A couple of weeks ago, Crystal at church asked me if I wanted to bring my kids over to her place for a play date. She commented that she hated that term but didn’t know what else to call it, and I immediately liked her for saying that because I also hate that term. She has kids the same age as mine and they seem to like each other, so I gladly agreed.
We went to her house one afternoon while Jayson was at work. She lives close to us so that was convenient. I was awkward at first, didn’t really know what to do with myself, but the kids went out into the yard to play and I was left alone with Crystal in her kitchen. We talked a bit, mostly about church since it’s the thing that connects us.

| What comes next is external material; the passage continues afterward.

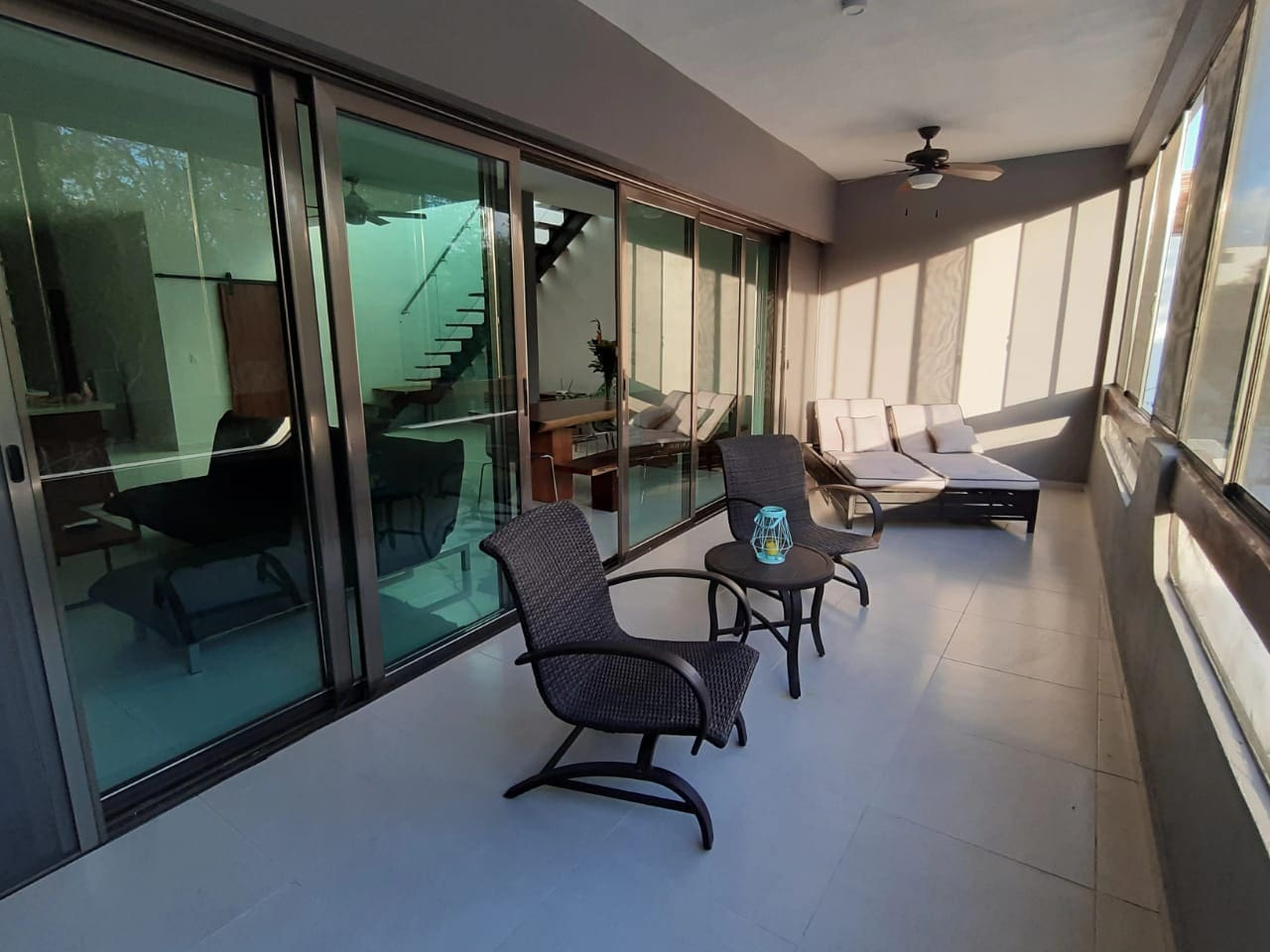 Another view of the over-sized balcony. The balcony has two lounge chairs, that are comfortable enough to take delicious nap or enjoy a good book. This inside/outside space is truly one of the best features.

I talked a bit about how my ward in Boston differs from the one out there.
Then suddenly she yells out, “Oh, fuck! I forgot I’m teaching Sunday School next week.”
I was admittedly shocked she said that. She apologized, and commented that she hoped her language didn’t offend me. I said not at all, I’ve just noticed that members don’t tend to swear and I’ve been careful to watch my language to fit it. She said, “Right? I don’t get it. There’s no commandment that says ‘thou shalt not swear.’” I liked that.
She warned me that she could have a filthy vocabulary and said I could feel free to swear in her presence too. It felt freeing.
This was the ice breaker we needed. We started gossiping about various church members. One person in particular Crystal described as a “fucking cunt” and I couldn’t stop laughing when she said that. I’d never expected to here anyone at church say something like that.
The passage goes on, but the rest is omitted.